Neste período da história de Lutero, para ele não havia sacrifício grande demais que ele pudesse tentar para capacitá-lo a alcançar uma santidade que assegurasse a salvação, e finalmente o céu. Ele realmente pensou em comprar a felicidade eterna por seus próprios esforços; tal é a escuridão da igreja de Roma, e tal foi a ilusão de um de seus filhos mais fiéis. Nos anos seguintes, quando já tinha mais conhecimento, ele escreveu ao duque George da Saxônia: "Eu era realmente um monge piedoso, e segui as regras de minha ordem mais estritamente do que posso expressar. Se algum monge pudesse obter o céu por suas obras monásticas, eu certamente teria direito a isso. Disto podem testemunhar todos os frades que me conheceram. Se tivesse continuado por muito mais tempo, eu teria levado minhas mortificações até a morte, por meio de vigílias, orações, leituras e outros trabalhos." A admissão no céu por seus próprios méritos era o fim que ele almejava, e que ele perseguia com um zelo que punha em perigo sua própria vida.

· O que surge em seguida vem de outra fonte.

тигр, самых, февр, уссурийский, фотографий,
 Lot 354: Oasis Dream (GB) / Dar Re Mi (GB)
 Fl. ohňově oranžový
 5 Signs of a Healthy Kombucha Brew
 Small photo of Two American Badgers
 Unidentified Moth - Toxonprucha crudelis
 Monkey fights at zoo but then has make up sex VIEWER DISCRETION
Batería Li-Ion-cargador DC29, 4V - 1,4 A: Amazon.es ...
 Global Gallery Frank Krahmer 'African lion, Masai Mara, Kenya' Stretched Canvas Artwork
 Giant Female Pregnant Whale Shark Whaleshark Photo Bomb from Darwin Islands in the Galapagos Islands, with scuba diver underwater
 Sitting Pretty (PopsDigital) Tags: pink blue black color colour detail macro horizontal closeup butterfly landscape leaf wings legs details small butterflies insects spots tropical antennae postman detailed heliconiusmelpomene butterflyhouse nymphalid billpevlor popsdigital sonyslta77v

Do rigor e abstinência de sua vida monástica, tornou-se sujeito a acessos de depressão. Em uma ocasião, dominado pela sensação de sua própria miséria e pecaminosidade, ele se trancou em sua cela e por vários dias e noites se recusou a admitir qualquer pessoa. Um monge amigo, que conhecia um pouco do estado de sua mente, abriu sua cela e ficou alarmado ao encontrá-lo com o rosto no chão e em estado de insensibilidade. Ele foi, depois de alguma dificuldade, restaurado pelo doce canto de alguns meninos do coro, mas desmaiou novamente -- o fardo ainda estava lá. Ele exigia, não a música suave de um hino, mas a música mais doce do evangelho de nosso Senhor e Salvador Jesus Cristo. E isso, pela misericórdia de Deus, estava próximo.